>>>>

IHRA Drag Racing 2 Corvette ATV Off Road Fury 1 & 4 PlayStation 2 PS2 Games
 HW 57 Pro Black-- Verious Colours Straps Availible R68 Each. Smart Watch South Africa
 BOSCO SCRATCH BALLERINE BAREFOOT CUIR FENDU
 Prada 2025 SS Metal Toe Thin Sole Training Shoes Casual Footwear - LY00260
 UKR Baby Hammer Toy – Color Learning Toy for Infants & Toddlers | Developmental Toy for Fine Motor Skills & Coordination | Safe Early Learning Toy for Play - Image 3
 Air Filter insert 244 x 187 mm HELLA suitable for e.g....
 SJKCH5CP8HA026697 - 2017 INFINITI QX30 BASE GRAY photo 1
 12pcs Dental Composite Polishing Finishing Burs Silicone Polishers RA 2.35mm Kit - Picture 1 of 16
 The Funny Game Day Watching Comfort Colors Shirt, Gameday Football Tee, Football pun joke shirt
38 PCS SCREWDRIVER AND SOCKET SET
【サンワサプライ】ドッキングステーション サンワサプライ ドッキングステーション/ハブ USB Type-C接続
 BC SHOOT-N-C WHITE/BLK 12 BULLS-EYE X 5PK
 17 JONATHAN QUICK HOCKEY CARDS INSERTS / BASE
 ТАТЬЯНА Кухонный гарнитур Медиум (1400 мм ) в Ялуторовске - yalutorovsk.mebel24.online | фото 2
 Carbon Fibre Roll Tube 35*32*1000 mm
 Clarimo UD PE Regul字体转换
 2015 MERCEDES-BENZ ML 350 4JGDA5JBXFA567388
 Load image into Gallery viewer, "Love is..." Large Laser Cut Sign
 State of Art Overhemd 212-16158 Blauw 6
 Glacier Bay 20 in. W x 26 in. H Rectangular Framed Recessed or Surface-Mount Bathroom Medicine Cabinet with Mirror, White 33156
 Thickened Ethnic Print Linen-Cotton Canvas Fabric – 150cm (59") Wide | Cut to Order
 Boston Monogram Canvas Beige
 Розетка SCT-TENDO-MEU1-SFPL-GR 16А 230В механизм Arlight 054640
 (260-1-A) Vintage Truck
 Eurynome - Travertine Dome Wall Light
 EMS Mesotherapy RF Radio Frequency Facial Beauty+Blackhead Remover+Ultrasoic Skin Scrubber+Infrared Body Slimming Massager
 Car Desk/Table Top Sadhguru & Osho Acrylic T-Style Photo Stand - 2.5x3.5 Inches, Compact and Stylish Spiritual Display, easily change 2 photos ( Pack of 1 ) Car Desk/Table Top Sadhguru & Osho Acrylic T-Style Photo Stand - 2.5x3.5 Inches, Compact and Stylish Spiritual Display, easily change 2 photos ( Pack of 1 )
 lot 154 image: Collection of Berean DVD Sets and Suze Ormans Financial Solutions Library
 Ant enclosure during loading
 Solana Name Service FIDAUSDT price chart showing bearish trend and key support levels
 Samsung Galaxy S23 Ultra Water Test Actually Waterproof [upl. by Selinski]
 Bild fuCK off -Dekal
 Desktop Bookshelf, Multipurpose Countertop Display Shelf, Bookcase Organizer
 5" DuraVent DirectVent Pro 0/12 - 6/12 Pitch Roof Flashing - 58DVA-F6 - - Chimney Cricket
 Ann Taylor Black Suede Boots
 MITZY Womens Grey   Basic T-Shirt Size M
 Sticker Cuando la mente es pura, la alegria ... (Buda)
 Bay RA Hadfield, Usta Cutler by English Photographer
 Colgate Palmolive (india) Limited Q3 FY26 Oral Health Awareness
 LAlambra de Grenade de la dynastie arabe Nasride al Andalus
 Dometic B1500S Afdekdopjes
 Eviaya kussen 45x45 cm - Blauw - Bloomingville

<<<<

Directions: For this task, write out exactly the lines of the entries above, starting at the line with "ТАТЬЯНА Кухонный гарнитур" and ending at the line with "Glacier Bay 20", both included, and no others.

Task response:
 ТАТЬЯНА Кухонный гарнитур Медиум (1400 мм ) в Ялуторовске - yalutorovsk.mebel24.online | фото 2
 Carbon Fibre Roll Tube 35*32*1000 mm
 Clarimo UD PE Regul字体转换
 2015 MERCEDES-BENZ ML 350 4JGDA5JBXFA567388
 Load image into Gallery viewer, "Love is..." Large Laser Cut Sign
 State of Art Overhemd 212-16158 Blauw 6
 Glacier Bay 20 in. W x 26 in. H Rectangular Framed Recessed or Surface-Mount Bathroom Medicine Cabinet with Mirror, White 33156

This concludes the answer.